(SET TASK 1)
In the interview with violinist Ye Jin Min and pianist Alexander Yau, which piece did the two first play together?
(SET TASK 2)
Resume the interview with Ye Jin Min and Alexander Yau after its last answer, keeping its question-and-answer format.

(QUOTED TEXT)
------------------------------------------------

This article by Jeffrey Palmer was published in Australian music magazine CutCommon on 1 August 2019. To see the article in full, click here.
Violinist Ye Jin Min and pianist Alexander Yau are two very talented young Australian musicians – and they’re making their way as students at two of the most prestigious institutions of higher learning in the United States.
About to embark on a short tour of Australia, it was a pleasure to speak to them about their musical collaboration and goals for the future.
Ye Jin and Alex, congratulations on your upcoming tour of Australia! Can you tell us a little about how your collaboration began?
ALEX: Ye Jin and I first collaborated at the Sydney Conservatorium of Music in a piano quintet. Ye Jin was the first violin, and I was added to the group for a chamber music tour/summer school in Verona called ESTIVO. We played the Franck Piano Quintet in F minor together. A few days later, we began playing more duets together for fun.
YE JIN: Alex and I enjoyed playing chamber music back in Sydney. Alex is a passionate chamber musician who loves socialising through chamber music, similarly to [common practice] back in Schubert’s day. Last year, when Alex was visiting New York and Yale for auditions, we planned to meet for coffee. Alex suggested: ‘Coffee is boring. Why don’t we just sight-read the Strauss sonata?’ We spent two hours sight-reading sonatas and sight-singing some arias! When we found out we were both back in Sydney for the break, we decided to organise some duo recitals to share some of our favourite repertoire with audiences.
Pianist Alex Yau was accepted into The Juilliard School.
You were accepted into extremely prestigious music courses at the Yale School of Music and The Juilliard School, respectively. How did you make the decision to move to the United States, and what attracted you to these institutions?
YJ: Apart from a full scholarship/fellowship and good faculty, I was attracted to Yale because of the diversity of courses offered. I was always interested in learning more about music and other subjects. I particularly enjoyed classes by composition faculty Martin Bresnick and Hannah Lash. I also took composition lessons, and singing and harp as secondary instruments. Yale also offers a very good language program, where I learnt German and spent a summer in Tubingen with a study award as part of the Baden-Württemberg Exchange Program.
A: For me, I always wanted to study in a prestigious school like Juilliard, where all the students are extremely devoted to their music and striving to the best. Their enthusiasm inspires me to be a better musician myself. One of the quickest learning tools in music is to simply listen to others and be inspired. After my Masters, I would like to move to Germany to experience more of the cultural aspect of classical music, and learn from European professors.
How do you think your experience as Australian classical musicians has shaped you into the artists you are today and will continue to become during your studies in the American Northeast?
A: I have to say, I feel extremely lucky to have grown up in Australia. This is mainly because the environment is very easy-going, which allows us to follow our heart. This mindset is great for a child starting music. The hard work we do is rooted in our love and passion for it, and not as a forced routine every day. I always felt passionate about music, which has certainly helped shape me into the artist I am now.
YJ: I don’t consider myself to be an ambitious or competitive person. I was shy when I was younger and afraid of playing in front of people. So, when I first decided to pursue a degree in music, I wanted to be a good music teacher. During my studies at the Sydney Conservatorium of Music, there were many opportunities for me to perform. As Alex mentioned, the environment was easy-going, and audiences were friendly. I was not expected to perform perfectly under a lot of pressure. I gradually became more confident about playing and started to enjoy performing. Australia was the perfect environment for me to study music and shape myself as an artist in my teens. Now, it feels about time for me to broaden my musical studies in USA!

------------------------------------------------

(INFORMATION GIVEN)
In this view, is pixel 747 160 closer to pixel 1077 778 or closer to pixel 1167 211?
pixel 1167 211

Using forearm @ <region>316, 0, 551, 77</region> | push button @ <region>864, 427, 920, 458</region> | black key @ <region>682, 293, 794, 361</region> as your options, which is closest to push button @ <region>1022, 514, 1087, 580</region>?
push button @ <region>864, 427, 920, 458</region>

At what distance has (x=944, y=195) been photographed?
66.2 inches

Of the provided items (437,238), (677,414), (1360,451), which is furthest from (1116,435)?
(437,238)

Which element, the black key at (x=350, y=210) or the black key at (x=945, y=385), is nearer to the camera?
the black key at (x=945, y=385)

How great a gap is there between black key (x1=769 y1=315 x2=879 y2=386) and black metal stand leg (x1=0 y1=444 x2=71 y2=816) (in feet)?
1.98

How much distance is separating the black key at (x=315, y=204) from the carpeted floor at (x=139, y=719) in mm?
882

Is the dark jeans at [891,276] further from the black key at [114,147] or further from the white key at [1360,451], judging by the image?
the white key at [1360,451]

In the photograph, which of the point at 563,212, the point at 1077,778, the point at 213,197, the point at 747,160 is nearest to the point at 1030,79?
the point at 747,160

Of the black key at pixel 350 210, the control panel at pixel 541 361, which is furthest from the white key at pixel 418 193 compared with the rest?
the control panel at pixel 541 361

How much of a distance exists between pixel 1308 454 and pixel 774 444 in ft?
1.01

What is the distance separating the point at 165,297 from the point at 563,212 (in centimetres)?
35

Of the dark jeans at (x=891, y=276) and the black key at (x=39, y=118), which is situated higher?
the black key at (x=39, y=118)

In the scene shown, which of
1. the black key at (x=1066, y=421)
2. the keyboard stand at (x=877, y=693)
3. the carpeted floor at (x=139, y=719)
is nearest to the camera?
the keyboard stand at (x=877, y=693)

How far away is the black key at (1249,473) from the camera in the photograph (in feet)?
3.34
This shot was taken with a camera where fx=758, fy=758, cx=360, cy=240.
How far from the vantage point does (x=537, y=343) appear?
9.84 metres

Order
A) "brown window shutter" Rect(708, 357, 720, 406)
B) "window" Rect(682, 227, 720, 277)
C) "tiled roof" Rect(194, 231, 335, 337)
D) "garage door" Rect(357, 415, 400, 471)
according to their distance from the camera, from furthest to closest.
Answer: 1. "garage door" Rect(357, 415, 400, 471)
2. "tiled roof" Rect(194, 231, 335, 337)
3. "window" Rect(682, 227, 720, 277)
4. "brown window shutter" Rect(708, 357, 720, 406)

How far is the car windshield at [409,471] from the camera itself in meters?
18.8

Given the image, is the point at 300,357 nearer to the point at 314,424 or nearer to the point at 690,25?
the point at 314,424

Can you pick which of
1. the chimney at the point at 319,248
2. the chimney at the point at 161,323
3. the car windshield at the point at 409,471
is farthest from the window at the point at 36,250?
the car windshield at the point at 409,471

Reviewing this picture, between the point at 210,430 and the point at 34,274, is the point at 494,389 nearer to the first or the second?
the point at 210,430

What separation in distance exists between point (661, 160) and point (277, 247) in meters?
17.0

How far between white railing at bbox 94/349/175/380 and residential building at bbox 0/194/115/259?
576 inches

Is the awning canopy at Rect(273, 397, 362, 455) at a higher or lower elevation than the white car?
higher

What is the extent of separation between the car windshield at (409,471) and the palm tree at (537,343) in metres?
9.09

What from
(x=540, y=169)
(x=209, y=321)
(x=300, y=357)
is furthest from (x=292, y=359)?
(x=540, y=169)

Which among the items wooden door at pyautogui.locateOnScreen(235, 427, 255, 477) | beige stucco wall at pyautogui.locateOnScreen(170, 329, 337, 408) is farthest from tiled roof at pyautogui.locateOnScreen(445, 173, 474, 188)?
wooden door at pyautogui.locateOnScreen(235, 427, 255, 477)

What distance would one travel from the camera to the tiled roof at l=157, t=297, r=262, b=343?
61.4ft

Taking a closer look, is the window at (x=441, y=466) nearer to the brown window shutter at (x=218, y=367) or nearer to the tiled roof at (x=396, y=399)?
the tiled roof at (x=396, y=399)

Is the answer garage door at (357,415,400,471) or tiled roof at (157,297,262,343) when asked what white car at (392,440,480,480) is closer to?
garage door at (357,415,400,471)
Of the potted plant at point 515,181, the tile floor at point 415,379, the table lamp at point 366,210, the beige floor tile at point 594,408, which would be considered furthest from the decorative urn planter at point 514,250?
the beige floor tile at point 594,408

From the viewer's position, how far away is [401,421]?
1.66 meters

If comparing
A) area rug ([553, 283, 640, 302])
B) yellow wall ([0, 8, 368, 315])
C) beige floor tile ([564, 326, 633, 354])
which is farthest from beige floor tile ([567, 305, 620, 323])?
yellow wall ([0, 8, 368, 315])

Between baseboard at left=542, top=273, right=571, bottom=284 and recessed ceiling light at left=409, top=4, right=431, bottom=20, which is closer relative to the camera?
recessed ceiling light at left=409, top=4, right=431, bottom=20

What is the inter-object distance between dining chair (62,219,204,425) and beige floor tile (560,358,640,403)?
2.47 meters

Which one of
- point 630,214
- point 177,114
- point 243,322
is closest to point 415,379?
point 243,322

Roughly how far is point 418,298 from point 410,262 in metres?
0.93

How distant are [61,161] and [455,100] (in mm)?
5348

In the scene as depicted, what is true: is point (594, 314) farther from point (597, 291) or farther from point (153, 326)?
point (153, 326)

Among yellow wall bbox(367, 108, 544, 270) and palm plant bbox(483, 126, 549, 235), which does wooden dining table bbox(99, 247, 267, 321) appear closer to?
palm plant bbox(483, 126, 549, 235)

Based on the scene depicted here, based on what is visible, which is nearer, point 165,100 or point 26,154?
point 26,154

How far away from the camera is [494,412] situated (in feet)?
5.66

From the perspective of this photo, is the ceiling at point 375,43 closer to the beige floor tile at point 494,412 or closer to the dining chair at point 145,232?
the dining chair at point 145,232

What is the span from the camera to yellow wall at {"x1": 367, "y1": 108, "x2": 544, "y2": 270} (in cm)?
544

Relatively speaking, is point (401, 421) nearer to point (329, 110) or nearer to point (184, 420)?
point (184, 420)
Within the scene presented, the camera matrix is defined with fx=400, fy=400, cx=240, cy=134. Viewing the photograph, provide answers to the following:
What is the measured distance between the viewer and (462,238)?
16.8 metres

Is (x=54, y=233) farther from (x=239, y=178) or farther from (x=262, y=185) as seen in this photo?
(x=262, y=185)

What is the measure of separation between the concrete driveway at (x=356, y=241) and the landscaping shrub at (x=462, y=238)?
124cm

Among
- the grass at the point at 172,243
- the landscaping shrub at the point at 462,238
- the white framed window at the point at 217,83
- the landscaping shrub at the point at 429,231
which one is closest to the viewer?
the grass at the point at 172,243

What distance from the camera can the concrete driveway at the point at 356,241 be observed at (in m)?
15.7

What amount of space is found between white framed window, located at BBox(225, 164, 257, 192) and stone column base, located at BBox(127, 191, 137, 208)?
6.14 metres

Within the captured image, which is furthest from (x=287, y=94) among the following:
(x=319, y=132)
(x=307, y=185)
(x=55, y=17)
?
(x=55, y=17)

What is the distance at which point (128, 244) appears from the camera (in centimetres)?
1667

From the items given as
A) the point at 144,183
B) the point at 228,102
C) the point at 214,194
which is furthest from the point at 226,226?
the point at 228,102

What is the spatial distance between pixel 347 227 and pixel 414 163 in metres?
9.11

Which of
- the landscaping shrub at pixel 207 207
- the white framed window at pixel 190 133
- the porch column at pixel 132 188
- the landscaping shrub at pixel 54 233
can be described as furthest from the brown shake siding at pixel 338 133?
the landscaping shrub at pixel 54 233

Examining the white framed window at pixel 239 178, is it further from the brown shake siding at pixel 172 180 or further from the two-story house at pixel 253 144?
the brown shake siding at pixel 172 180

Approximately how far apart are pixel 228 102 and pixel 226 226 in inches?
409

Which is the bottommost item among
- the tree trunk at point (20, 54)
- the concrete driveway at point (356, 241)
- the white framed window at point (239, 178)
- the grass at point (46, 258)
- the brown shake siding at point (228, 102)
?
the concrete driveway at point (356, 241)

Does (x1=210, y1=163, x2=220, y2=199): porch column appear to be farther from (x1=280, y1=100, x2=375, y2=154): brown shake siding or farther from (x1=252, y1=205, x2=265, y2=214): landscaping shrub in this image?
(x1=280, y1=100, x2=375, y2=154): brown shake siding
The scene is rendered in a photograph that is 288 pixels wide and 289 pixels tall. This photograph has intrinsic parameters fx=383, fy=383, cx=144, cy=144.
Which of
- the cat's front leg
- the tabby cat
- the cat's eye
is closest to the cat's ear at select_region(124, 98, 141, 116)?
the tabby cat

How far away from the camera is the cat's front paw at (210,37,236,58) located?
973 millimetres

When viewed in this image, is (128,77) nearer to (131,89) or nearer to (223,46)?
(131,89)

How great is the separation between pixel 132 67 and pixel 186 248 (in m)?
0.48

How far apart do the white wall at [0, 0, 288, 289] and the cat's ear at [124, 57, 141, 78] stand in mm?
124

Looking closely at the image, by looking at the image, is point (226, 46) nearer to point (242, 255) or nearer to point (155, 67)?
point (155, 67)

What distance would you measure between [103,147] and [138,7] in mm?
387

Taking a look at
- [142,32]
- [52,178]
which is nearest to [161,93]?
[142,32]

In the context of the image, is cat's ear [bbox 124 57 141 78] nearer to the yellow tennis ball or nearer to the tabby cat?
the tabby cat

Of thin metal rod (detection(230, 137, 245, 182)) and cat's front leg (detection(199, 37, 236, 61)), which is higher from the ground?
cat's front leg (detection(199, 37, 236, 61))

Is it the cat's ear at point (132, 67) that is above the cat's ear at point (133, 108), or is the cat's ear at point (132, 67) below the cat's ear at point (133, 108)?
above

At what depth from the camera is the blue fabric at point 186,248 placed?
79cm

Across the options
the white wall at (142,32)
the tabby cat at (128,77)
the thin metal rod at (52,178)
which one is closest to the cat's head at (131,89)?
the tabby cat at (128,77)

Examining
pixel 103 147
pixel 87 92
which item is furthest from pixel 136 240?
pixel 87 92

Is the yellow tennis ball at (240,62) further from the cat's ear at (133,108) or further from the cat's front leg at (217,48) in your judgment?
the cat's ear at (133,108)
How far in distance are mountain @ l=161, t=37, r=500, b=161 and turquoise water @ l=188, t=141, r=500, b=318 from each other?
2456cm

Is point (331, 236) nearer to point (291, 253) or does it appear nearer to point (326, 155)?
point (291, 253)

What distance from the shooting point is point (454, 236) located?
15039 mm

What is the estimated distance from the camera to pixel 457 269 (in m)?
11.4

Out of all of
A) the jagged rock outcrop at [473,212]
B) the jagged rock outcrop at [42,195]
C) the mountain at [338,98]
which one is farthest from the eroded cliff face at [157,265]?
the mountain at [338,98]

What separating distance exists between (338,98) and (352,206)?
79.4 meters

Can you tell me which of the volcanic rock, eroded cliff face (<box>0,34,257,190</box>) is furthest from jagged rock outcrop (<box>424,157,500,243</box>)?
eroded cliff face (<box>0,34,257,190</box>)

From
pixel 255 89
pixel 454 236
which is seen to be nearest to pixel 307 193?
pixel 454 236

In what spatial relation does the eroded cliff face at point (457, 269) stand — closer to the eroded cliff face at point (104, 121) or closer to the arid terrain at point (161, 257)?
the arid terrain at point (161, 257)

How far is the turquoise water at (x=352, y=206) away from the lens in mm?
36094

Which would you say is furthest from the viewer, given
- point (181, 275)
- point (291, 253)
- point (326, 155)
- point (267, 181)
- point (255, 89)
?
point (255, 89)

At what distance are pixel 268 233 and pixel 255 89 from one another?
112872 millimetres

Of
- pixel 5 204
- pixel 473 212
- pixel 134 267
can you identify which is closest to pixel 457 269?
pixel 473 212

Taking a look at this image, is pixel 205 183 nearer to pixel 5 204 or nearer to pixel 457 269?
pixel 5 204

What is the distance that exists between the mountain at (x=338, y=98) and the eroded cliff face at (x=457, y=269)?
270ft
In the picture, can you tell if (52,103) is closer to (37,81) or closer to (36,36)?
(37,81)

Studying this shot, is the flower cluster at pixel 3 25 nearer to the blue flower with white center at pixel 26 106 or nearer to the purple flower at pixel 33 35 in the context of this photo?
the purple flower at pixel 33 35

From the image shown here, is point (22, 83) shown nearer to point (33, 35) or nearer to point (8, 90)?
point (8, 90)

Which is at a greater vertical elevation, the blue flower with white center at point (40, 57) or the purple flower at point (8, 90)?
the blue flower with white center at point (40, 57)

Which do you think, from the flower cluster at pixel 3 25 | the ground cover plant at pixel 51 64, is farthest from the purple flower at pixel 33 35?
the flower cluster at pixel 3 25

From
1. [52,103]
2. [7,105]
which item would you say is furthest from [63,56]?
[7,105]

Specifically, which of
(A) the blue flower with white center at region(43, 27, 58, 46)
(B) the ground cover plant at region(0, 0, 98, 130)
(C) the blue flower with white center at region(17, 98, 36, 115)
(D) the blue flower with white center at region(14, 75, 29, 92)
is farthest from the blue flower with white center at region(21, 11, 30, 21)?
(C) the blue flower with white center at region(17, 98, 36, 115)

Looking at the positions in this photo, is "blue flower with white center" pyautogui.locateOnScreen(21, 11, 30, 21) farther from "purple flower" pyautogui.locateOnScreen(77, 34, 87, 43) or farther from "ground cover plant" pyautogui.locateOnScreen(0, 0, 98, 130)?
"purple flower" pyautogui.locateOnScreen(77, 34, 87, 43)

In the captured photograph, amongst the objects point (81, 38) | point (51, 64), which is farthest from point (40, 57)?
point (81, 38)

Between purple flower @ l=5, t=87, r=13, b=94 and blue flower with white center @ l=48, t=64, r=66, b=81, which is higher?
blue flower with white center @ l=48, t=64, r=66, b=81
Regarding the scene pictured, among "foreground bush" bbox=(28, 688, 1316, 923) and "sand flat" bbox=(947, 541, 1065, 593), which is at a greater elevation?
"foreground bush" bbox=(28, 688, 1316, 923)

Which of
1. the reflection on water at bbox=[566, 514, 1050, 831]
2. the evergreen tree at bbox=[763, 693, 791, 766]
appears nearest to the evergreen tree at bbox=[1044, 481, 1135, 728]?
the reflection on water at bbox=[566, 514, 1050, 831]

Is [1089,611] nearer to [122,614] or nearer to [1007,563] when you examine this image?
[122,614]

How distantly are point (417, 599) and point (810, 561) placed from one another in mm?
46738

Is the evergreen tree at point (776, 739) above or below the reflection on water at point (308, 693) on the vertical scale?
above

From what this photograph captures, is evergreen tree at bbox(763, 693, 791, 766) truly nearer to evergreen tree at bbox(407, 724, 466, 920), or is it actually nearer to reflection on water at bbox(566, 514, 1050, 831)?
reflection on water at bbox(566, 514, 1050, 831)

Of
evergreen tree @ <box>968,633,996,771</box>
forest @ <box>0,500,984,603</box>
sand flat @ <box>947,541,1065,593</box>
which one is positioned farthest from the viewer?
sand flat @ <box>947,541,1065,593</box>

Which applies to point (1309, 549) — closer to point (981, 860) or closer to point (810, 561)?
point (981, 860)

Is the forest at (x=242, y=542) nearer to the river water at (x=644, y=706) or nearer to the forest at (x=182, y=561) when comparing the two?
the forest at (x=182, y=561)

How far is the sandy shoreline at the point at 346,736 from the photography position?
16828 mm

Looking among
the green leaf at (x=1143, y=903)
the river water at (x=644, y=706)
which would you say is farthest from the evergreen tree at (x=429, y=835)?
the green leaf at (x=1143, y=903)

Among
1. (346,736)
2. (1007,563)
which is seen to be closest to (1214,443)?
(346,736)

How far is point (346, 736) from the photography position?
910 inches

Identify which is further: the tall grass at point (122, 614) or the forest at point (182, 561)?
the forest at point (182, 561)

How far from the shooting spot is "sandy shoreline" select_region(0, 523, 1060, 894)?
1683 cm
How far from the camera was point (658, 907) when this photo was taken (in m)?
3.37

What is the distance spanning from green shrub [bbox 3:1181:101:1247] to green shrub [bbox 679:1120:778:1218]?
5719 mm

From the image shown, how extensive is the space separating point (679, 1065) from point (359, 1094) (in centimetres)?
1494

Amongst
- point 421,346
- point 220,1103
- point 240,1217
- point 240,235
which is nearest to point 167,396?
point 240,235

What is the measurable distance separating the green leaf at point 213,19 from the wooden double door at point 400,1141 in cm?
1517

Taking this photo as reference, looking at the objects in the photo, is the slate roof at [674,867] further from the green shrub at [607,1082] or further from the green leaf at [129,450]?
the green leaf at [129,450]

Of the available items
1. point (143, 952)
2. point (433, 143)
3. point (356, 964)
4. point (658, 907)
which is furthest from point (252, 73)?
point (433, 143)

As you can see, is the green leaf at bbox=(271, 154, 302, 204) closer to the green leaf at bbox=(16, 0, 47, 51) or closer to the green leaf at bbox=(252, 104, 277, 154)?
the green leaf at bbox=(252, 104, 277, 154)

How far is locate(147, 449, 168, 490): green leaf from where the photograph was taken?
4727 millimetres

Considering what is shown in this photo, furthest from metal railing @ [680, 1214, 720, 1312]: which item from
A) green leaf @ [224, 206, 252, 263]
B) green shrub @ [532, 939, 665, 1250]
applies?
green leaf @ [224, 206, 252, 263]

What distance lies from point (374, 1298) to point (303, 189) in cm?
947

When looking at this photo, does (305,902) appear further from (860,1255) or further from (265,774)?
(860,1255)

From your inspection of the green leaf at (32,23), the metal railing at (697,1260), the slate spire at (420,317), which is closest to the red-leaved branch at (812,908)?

------------------------------------------------

(EXERCISE RESPONSE 1)
The Franck Piano Quintet in F minor.

(EXERCISE RESPONSE 2)
Let’s talk about your tour. What was involved in selecting the repertoire?
A: We wanted to explore some of the classical repertoire for violin and piano – the sonatas of Mozart and Beethoven, which are immensely difficult to refine and very rewarding to perform. We have the Mozart’s Sonata K.454 in B-flat, which is basically an opera itself. Beethoven’s Spring Sonata is another audiences favourite – more personal and heartfelt than the Mozart, and containing some of the most joyous and cheeky moments (particularly in the Scherzo) in music. I believe there is always a reason why a certain piece is appreciated more than others by all those who hear it, whether they are musical or not. The Spring Sonata opens with an attractive sweeping melody that automatically paints a vivid image.
The Fauré Romance is a sweet lullaby, full of harmonies that conjure a subtly yearning feeling, accompanied with shimmering tones in the piano. It is a personal favourite of mine. The Franck Violin Sonata in A major is always a great way to end a concert. It is astounding to think that a piano and violin create a sound so symphonic and huge. The different multi-layering of sonorities in the piano part is French in nature, yet resembles the fully sustained sounds of the organ, which he adored. Ye Jin and I first collaborated as a duo on this piece, so we are excited to find new ways to shape a deeper musical interpretation of it.
On this tour, you’ll be playing in a diverse range of venues, from the Sydney Conservatorium to an art gallery in Mosman. Do you find the space in which you’re performing has as an effect on your performance?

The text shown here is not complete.